Entries taken from a collection
Segment Open
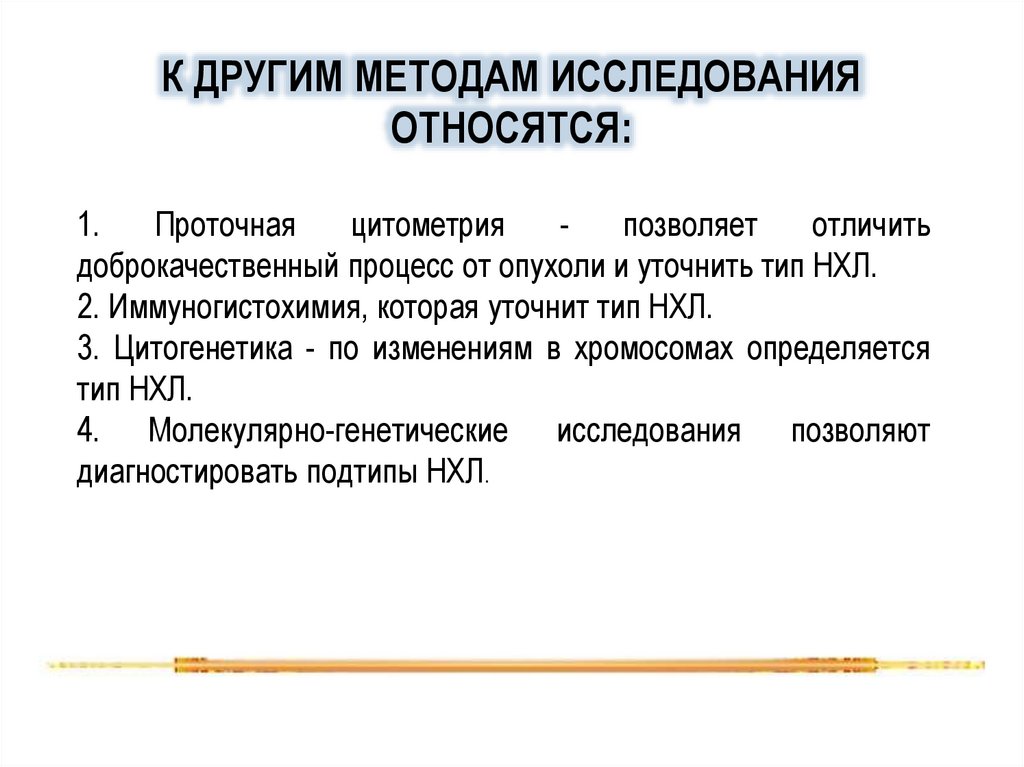 К ДРУГИМ МЕТОДАМ ИССЛЕДОВАНИЯ ОТНОСЯТСЯ:

1. Проточная цитометрия - позволяет отличить доброкачественный процесс от опухоли и уточнить тип НХЛ.
2. Иммуногистохимия, которая уточнит тип НХЛ.
3. Цитогенетика - по изменениям в хромосомах определяется тип НХЛ.
4. Молекулярно-генетические исследования позволяют диагностировать подтипы НХЛ.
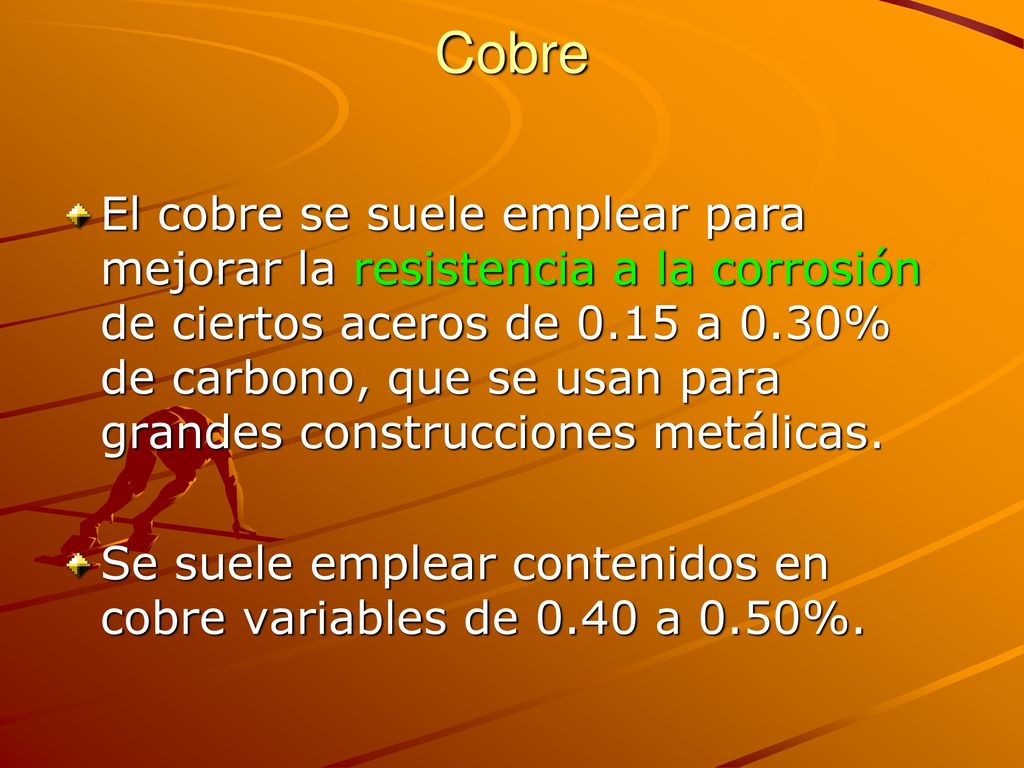 Cobre

El cobre se suele emplear para mejorar la resistencia a la corrosión de ciertos aceros de 0.15 a 0.30% de carbono, que se usan para grandes construcciones metálicas.

Se suele emplear contenidos en cobre variables de 0.40 a 0.50%.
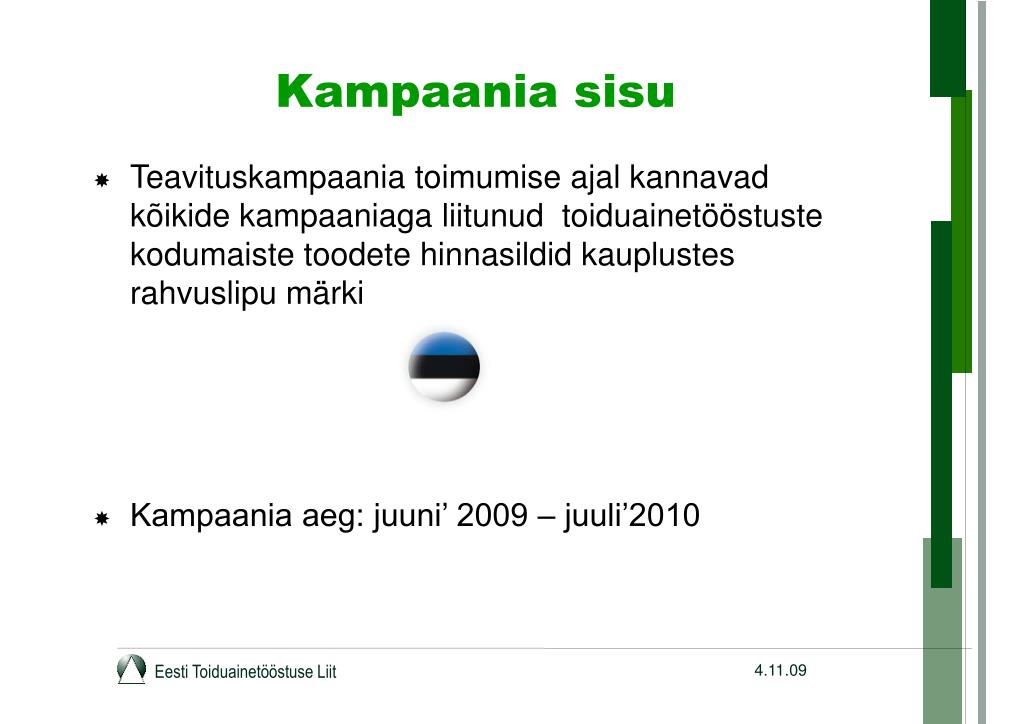 Kampaania sisu

Teavituskampaania toimumise ajal kannavad kõikide kampaaniaga liitunud toiduainetööstuste kodumaiste toodete hinnasildid kauplustes rahvuslipu märki

Kampaania aeg: juuni’ 2009 – juuli’2010

Eesti Toiduainetööstuse Liit

4.11.09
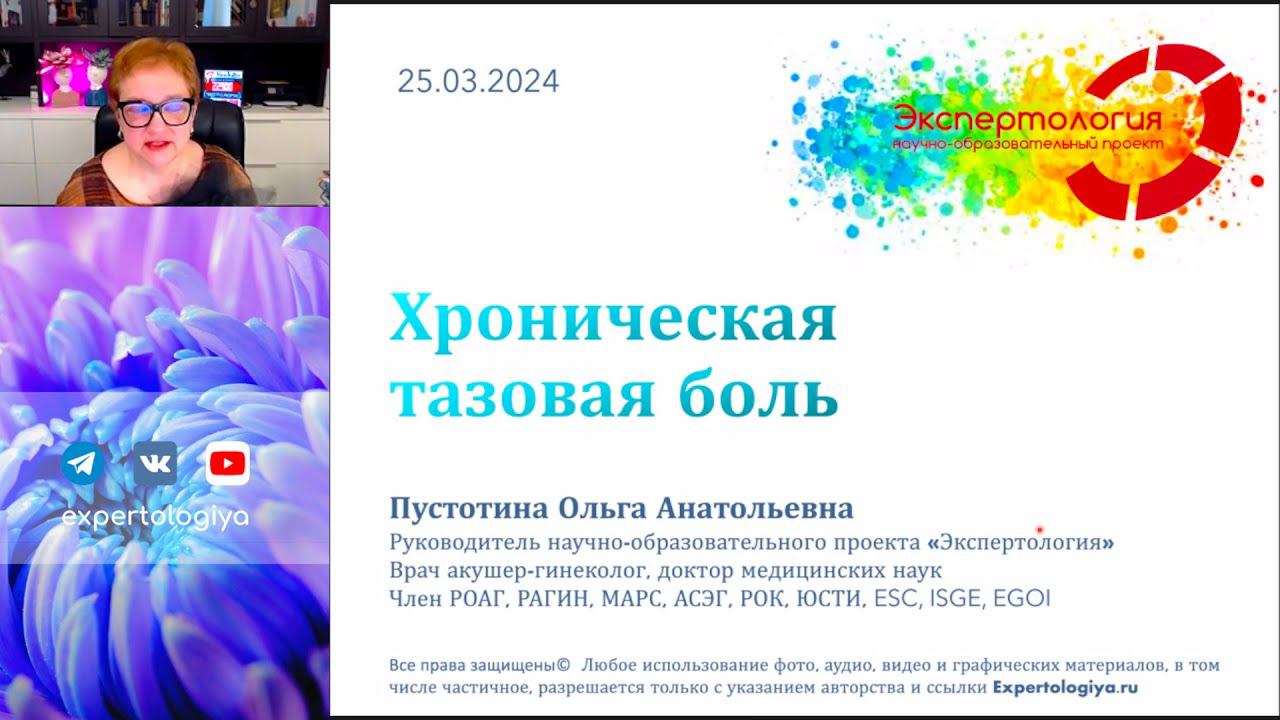 expertologiya

25.03.2024

Экспертология
научно-образовательный проект

Хроническая тазовая боль

Пустотина Ольга Анатольевна
Руководитель научно-образовательного проекта «Экспертология»
Врач акушер-гинеколог, доктор медицинских наук
Член РОАГ, РАГИН, МАРС, АСЭГ, РОК, ЮСТИ, ESC, ISGE, EGOI

Все права защищены© Любое использование фото, аудио, видео и графических материалов, в том числе частичное, разрешается только с указанием авторства и ссылки Expertologiya.ru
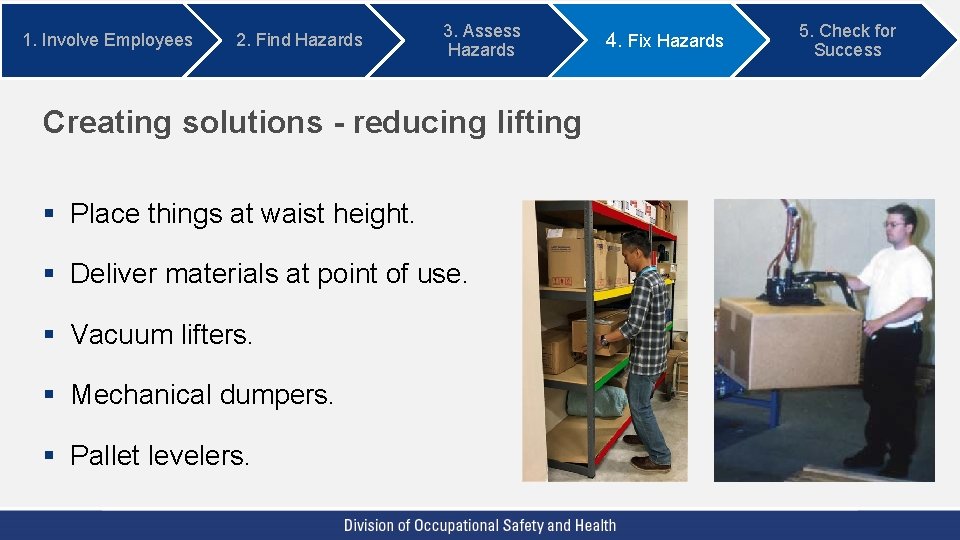 1. Involve Employees
2. Find Hazards
3. Assess Hazards
4. Fix Hazards
5. Check for Success

Creating solutions - reducing lifting

▪ Place things at waist height.

▪ Deliver materials at point of use.

▪ Vacuum lifters.

▪ Mechanical dumpers.

▪ Pallet levelers.

Division of Occupational Safety and Health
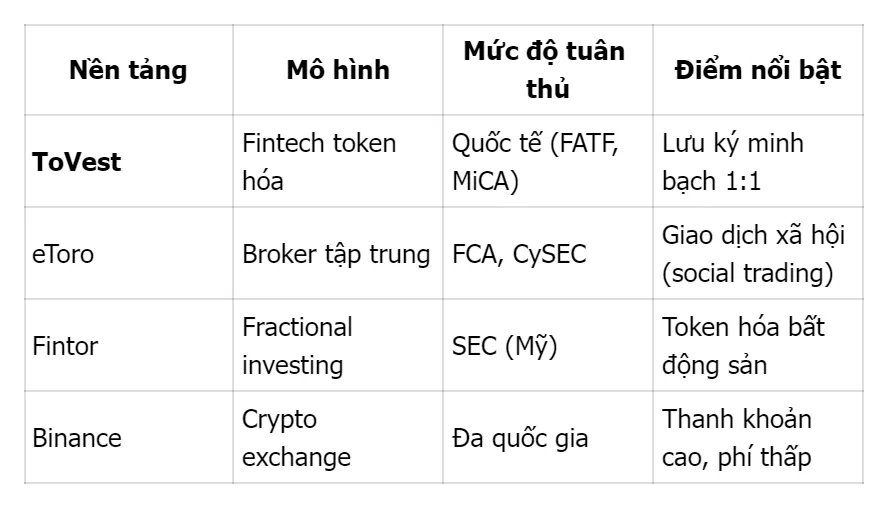 | Nền tảng | Mô hình | Mức độ tuân thủ | Điểm nổi bật |
|---|---|---|---|
| **ToVest** | Fintech token hóa | Quốc tế (FATF, MiCA) | Lưu ký minh bạch 1:1 |
| eToro | Broker tập trung | FCA, CySEC | Giao dịch xã hội (social trading) |
| Fintor | Fractional investing | SEC (Mỹ) | Token hóa bất động sản |
| Binance | Crypto exchange | Đa quốc gia | Thanh khoản cao, phí thấp |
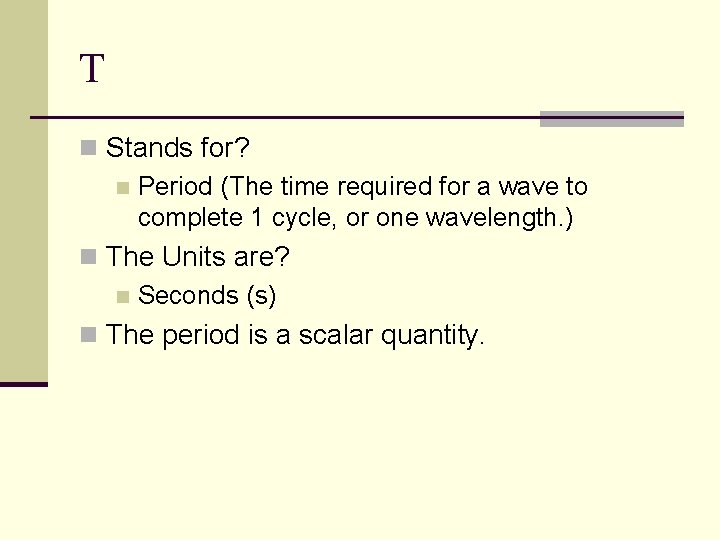 T

Stands for?

Period (The time required for a wave to complete 1 cycle, or one wavelength.)

The Units are?

Seconds (s)

The period is a scalar quantity.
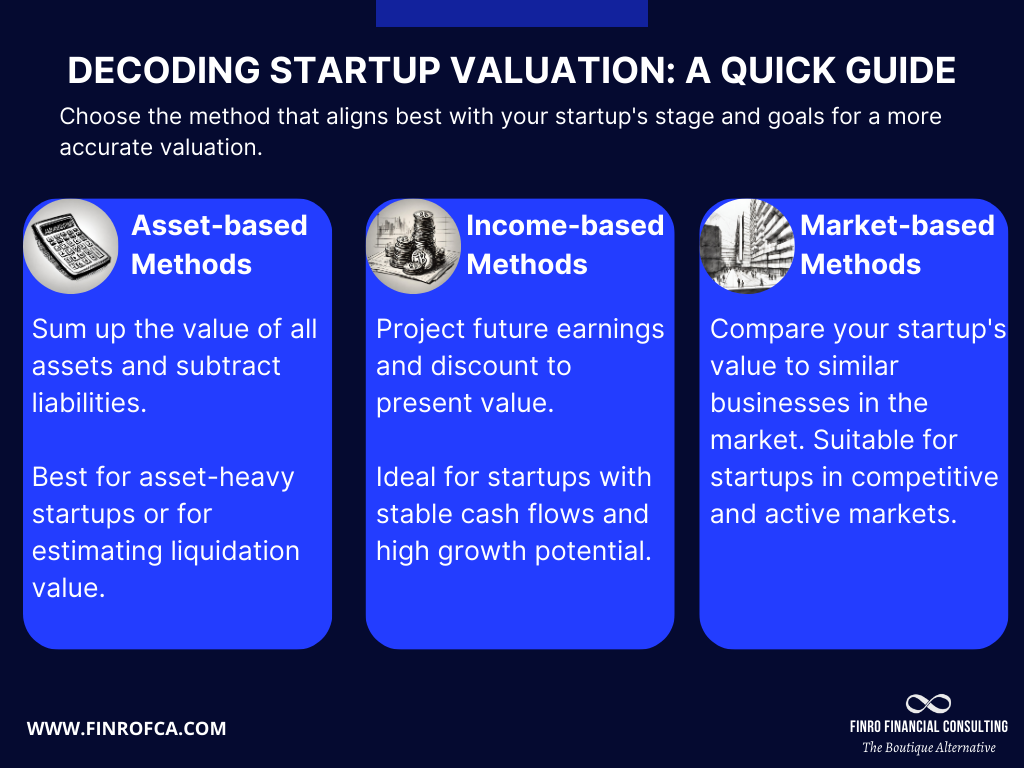 DECODING STARTUP VALUATION: A QUICK GUIDE

Choose the method that aligns best with your startup's stage and goals for a more accurate valuation.

Asset-based Methods

Sum up the value of all assets and subtract liabilities.

Best for asset-heavy startups or for estimating liquidation value.

Income-based Methods

Project future earnings and discount to present value.

Ideal for startups with stable cash flows and high growth potential.

Market-based Methods

Compare your startup's value to similar businesses in the market. Suitable for startups in competitive and active markets.

WWW.FINROFCA.COM

FINRO FINANCIAL CONSULTING
The Boutique Alternative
Segment Closed
▸ **WORK TO COMPLETE**:
In the copy, omit the pictures and give every line of the data exactly.

▸ **SOLVED PROBLEM**:
 К ДРУГИМ МЕТОДАМ ИССЛЕДОВАНИЯ ОТНОСЯТСЯ:

1. Проточная цитометрия - позволяет отличить доброкачественный процесс от опухоли и уточнить тип НХЛ.
2. Иммуногистохимия, которая уточнит тип НХЛ.
3. Цитогенетика - по изменениям в хромосомах определяется тип НХЛ.
4. Молекулярно-генетические исследования позволяют диагностировать подтипы НХЛ.
 Cobre

El cobre se suele emplear para mejorar la resistencia a la corrosión de ciertos aceros de 0.15 a 0.30% de carbono, que se usan para grandes construcciones metálicas.

Se suele emplear contenidos en cobre variables de 0.40 a 0.50%.
 Kampaania sisu

Teavituskampaania toimumise ajal kannavad kõikide kampaaniaga liitunud toiduainetööstuste kodumaiste toodete hinnasildid kauplustes rahvuslipu märki

Kampaania aeg: juuni’ 2009 – juuli’2010

Eesti Toiduainetööstuse Liit

4.11.09
 expertologiya

25.03.2024

Экспертология
научно-образовательный проект

Хроническая тазовая боль

Пустотина Ольга Анатольевна
Руководитель научно-образовательного проекта «Экспертология»
Врач акушер-гинеколог, доктор медицинских наук
Член РОАГ, РАГИН, МАРС, АСЭГ, РОК, ЮСТИ, ESC, ISGE, EGOI

Все права защищены© Любое использование фото, аудио, видео и графических материалов, в том числе частичное, разрешается только с указанием авторства и ссылки Expertologiya.ru
 1. Involve Employees
2. Find Hazards
3. Assess Hazards
4. Fix Hazards
5. Check for Success

Creating solutions - reducing lifting

▪ Place things at waist height.

▪ Deliver materials at point of use.

▪ Vacuum lifters.

▪ Mechanical dumpers.

▪ Pallet levelers.

Division of Occupational Safety and Health
 | Nền tảng | Mô hình | Mức độ tuân thủ | Điểm nổi bật |
|---|---|---|---|
| **ToVest** | Fintech token hóa | Quốc tế (FATF, MiCA) | Lưu ký minh bạch 1:1 |
| eToro | Broker tập trung | FCA, CySEC | Giao dịch xã hội (social trading) |
| Fintor | Fractional investing | SEC (Mỹ) | Token hóa bất động sản |
| Binance | Crypto exchange | Đa quốc gia | Thanh khoản cao, phí thấp |
 T

Stands for?

Period (The time required for a wave to complete 1 cycle, or one wavelength.)

The Units are?

Seconds (s)

The period is a scalar quantity.
 DECODING STARTUP VALUATION: A QUICK GUIDE

Choose the method that aligns best with your startup's stage and goals for a more accurate valuation.

Asset-based Methods

Sum up the value of all assets and subtract liabilities.

Best for asset-heavy startups or for estimating liquidation value.

Income-based Methods

Project future earnings and discount to present value.

Ideal for startups with stable cash flows and high growth potential.

Market-based Methods

Compare your startup's value to similar businesses in the market. Suitable for startups in competitive and active markets.

WWW.FINROFCA.COM

FINRO FINANCIAL CONSULTING
The Boutique Alternative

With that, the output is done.